Again, although a good idea....
1) It's been tried before and ended up being rejected. This time, I know it was done by one of the 'arrive and drive' companies (possible, Rye House) and they couldn't make the system reliable..... so they removed it.
2) The concept is fine..... but.......
a) If the motor cuts for a significant period of time, you've now handed the control entirely to the driver in the front. All he has to do is to apply brakes early or not hit the throttle on exit of a corner or back-off mid straight or simply move over on a driver about to over-take..... and he's switched off the opposition!
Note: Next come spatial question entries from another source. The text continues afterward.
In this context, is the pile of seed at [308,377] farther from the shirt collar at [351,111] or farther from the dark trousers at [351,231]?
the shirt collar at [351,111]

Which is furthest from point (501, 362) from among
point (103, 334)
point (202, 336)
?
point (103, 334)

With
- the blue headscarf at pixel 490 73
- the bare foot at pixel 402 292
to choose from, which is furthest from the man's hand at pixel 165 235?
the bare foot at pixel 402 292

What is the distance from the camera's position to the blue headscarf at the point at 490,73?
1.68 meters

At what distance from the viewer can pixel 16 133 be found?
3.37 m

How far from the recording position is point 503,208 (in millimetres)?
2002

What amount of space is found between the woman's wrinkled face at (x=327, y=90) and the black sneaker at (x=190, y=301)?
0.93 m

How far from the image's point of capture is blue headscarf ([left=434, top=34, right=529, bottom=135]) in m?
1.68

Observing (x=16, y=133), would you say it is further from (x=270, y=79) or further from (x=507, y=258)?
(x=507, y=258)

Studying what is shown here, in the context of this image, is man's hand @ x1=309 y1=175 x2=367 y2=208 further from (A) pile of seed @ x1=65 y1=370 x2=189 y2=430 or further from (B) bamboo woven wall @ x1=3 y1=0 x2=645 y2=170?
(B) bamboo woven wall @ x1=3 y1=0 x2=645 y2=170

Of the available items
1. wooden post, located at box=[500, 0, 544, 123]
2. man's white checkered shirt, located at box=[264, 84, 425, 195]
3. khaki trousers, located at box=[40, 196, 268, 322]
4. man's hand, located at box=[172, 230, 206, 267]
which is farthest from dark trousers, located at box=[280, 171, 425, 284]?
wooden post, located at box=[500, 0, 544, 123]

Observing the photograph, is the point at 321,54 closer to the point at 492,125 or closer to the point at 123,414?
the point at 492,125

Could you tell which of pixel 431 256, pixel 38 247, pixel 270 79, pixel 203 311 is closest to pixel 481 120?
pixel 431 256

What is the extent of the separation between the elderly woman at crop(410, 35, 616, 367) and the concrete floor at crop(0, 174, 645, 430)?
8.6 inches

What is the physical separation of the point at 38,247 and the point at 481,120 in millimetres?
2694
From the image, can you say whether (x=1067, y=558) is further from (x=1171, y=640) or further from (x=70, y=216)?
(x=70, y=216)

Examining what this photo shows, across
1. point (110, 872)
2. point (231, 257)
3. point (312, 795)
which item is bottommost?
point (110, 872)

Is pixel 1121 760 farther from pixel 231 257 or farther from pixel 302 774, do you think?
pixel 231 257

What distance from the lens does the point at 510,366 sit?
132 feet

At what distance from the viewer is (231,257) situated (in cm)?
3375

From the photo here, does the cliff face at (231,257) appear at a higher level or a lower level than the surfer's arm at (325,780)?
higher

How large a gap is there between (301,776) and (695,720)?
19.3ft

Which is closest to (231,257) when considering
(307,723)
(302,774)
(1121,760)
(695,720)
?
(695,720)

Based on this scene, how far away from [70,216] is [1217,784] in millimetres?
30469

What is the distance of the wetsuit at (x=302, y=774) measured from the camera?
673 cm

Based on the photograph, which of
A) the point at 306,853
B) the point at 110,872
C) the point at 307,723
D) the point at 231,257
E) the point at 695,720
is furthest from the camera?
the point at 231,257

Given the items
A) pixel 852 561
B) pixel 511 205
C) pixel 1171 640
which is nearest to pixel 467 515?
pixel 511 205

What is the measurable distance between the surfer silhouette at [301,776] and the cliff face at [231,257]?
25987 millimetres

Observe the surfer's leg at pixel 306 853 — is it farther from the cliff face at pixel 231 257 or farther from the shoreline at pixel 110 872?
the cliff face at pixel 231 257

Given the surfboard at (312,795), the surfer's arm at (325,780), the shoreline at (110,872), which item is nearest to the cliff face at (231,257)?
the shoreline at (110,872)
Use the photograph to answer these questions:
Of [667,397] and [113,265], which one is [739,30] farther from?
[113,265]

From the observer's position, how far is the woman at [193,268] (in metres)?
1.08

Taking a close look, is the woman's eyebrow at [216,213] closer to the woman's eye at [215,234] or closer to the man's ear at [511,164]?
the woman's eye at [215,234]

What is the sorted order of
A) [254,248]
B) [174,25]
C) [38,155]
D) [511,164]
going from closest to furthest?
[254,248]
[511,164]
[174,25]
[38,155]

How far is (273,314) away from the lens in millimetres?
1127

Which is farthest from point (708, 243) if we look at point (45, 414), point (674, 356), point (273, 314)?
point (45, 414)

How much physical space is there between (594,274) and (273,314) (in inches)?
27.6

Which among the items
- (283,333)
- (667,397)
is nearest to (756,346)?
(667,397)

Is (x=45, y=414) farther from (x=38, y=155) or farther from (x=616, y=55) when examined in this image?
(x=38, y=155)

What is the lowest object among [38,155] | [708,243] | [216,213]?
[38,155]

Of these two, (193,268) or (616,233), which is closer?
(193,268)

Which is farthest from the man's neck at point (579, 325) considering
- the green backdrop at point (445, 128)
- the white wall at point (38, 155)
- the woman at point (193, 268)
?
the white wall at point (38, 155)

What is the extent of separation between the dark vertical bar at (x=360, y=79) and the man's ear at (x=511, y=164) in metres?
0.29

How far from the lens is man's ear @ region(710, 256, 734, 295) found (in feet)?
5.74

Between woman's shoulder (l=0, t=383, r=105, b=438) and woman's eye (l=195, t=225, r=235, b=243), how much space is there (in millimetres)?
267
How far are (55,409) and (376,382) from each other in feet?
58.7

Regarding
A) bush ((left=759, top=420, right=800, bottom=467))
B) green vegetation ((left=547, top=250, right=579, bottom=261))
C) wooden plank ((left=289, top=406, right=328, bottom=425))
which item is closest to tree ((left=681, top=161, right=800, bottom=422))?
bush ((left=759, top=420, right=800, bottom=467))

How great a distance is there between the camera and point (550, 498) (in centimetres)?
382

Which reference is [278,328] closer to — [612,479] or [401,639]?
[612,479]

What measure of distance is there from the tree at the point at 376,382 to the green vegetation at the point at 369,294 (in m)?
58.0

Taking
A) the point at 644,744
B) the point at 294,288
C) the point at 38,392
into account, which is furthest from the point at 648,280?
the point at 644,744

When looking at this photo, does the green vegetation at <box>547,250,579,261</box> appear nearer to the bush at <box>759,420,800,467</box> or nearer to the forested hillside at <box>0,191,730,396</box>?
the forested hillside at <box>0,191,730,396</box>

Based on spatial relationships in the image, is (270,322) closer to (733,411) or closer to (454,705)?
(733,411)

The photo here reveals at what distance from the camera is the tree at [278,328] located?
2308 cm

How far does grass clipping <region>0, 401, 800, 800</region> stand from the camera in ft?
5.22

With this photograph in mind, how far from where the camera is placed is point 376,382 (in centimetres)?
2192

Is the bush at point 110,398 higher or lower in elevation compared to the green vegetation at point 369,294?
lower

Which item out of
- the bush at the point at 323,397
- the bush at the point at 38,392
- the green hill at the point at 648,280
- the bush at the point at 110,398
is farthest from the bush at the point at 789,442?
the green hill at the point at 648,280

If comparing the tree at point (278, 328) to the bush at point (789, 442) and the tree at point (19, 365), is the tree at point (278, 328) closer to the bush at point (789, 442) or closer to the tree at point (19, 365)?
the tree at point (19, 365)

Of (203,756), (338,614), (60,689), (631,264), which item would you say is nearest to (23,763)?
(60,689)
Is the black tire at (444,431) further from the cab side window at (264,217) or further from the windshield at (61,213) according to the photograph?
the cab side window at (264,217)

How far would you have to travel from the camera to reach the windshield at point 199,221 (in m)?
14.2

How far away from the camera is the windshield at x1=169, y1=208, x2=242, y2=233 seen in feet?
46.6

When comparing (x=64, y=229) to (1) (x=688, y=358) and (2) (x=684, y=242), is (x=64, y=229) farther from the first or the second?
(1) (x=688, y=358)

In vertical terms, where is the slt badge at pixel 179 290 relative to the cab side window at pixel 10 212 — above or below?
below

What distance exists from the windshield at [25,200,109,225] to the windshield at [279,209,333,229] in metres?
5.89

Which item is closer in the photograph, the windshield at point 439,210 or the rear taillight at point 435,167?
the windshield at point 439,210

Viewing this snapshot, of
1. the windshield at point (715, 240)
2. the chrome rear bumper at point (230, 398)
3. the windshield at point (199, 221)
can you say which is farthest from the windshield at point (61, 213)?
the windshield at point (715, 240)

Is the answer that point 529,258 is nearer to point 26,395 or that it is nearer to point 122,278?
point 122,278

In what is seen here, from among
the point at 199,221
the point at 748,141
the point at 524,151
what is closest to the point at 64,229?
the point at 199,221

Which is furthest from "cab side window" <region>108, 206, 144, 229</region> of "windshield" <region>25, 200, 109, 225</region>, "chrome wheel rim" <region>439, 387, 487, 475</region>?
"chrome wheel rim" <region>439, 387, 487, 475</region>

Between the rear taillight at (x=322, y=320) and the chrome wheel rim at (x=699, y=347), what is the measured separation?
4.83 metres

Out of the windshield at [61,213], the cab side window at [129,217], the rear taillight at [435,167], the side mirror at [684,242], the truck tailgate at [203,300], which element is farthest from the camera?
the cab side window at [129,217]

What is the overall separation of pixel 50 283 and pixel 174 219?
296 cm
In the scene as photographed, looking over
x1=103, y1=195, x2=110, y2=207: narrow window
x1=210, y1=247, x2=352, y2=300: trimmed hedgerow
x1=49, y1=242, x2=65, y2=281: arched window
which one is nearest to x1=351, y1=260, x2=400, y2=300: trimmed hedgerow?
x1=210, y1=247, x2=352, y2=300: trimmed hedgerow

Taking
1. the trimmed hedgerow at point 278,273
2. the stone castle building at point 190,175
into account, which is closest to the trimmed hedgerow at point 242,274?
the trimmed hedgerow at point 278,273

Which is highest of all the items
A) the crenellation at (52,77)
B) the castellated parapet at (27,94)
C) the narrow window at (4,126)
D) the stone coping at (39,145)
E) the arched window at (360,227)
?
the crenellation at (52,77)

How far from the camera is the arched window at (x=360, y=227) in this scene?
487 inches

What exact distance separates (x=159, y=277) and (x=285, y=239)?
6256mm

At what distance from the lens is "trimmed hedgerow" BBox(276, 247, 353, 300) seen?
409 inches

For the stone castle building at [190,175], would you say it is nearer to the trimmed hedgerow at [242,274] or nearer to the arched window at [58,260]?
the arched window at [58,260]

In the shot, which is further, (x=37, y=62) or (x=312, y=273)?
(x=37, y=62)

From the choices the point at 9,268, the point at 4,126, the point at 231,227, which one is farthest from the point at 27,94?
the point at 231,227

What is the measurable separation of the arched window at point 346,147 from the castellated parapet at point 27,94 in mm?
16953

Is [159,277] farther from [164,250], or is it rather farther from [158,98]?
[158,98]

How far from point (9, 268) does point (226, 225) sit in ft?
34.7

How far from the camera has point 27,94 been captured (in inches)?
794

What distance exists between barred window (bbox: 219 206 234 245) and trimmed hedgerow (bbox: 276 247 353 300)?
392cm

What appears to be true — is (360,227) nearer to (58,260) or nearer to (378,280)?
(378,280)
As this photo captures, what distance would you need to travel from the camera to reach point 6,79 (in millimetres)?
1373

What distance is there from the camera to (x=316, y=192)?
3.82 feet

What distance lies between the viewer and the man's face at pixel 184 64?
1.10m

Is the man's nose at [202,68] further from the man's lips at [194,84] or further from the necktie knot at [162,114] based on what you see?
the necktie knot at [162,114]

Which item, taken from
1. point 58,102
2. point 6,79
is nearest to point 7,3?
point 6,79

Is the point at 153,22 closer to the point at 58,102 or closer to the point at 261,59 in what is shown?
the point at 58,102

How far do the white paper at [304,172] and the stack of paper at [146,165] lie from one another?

b) if it cuts out only while contact is made, then nothing has changed..... because.... most 'ramming' is done while the driver 'should' be under braking and thus doesn't NEED the motor to be running. Secondly, a deliberate HARD 'shove' will easily dispose of a 'lead' driver and will only need to last for milliseconds to 'do the job'..... losing power while braking for only milliseconds is not going to have the effect you want. Yes, some drivers make contact early on the straight and SHOVE the lead driver with their rear bumper..... god alone knows why because all that does is to ACCELRATE the lead driver while slowing the 'pushing' kart. Your suggestion WOULD cure that..... but as it's not a problem in the first place..... why bother?
3) You could make s system which cuts the motor for (let's guess) 5 seconds....... that would highly likely mean that a contact engineered by the lead driver (as above) in a tight (slow) hairpin may even stall the motor completely.... you now have stalled karts on the middle of the track......
These ideas are great but practicalities get in the way.